Many of the bikes made in recent years are fitted with NOS vintage parts – TA and Stronglight chainsets, Mafac brakes, Maxicar hubs etc.. Clearly part of the reason for the huge prices of such parts on Ebay and through other sources has something to do with the fact that bicycles like this are still being made both in Japan and in the States.
The quality of photography is very fine but is let down a little by the printing quality which is not very sharp in places. I would have preferred to see a smaller number of bicycles in more detail, because it is the detail shots which are lacking, being almost entirely small ‘thumbnail’ images. One such detail is the remarkable spoked chainwheel shown below. I can’t imagine it to be stiff enough, but it looks amazing! There is a wide range of bicycles illustrated – Randonneurs, Sprortif, Grand Tourisme, Piste, Tandem etc.. There are also some catalogue images and nice period photographs of Japanese randonneurs complete with the obligatory beret! Overall a very fine book, well worth having, with just a few reservations. The book costs 3800 Yen in Japan, about £30, but unfortunately you can expect it to be double that when/if it reaches our shores.
Note: Maxicar hub not included with book.
On a recent visit to Japan Tomoko and I visited a number of bicycle related craftsmen and shops, including Toei and Grand Bois – posts coming later! First though, in a suburb of Tokyo, Shoichi Watanabe and his Wife Tomoko make the most beautiful bicycle luggage in traditional vintage style, largely based on the products of the French Sologne and Lafuma bags, but with some added detail and innovations. If you want to equip your randonneuse with the most elegant and beautifully finished handlebar bags and panniers, you won’t find any better than the products of Guu Watanabe. As well as their advertised range they will make pretty much anything to special order. At the time of our visit they were making a very complicated canvas and leather briefcase. The quality of Japanese manufactured canvas and vegetable tanned leather is first class.

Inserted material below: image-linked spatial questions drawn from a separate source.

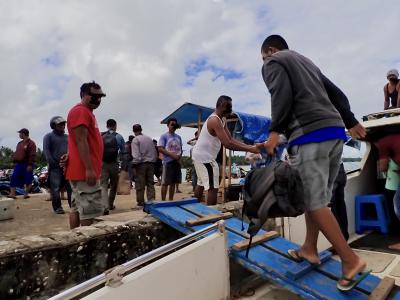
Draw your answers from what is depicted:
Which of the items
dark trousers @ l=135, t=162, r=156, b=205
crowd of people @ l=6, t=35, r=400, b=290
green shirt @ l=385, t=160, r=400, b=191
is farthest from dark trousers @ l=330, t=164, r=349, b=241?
dark trousers @ l=135, t=162, r=156, b=205

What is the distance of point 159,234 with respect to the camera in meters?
3.55

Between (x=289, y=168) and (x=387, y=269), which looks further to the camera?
(x=387, y=269)

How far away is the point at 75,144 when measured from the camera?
3318 mm

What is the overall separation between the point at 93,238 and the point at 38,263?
1.61 feet

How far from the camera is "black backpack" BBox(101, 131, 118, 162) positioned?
6.04 meters

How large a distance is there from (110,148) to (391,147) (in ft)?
14.5

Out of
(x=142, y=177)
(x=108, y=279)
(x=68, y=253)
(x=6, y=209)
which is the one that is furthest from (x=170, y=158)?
(x=108, y=279)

As well as being great craftspeople, they were very welcoming and a pleasure to talk to. Shoichi San demonstrated to me how he does the leather binding on the edges of their bags…completely freehand, without an edge guide or feeder! Believe me, that is an incredible skill, gained from over 20 years experience. He explained to me how the supplier of his edge finishing leather strips has just closed down, so he is recommissioning an old machine in his workshop to make his own, 8 strips at a time – a very fiddly and time consuming job which he would rather not have to do!
We enjoyed seeing their neat and efficient workshop with lots of beautiful tools and machines, adapted to the purpose of making beautiful luggage. More pictures of their work can be seen on their Flickr pages here. Thank you to Shoichi San and Tomoko San for their time and for the warmth of their welcome, and for my new green canvas handlebar bag!
The word Guu (from the French ‘Goût’) means ‘in good taste’, and is fittingly applied to these fine craftspeople.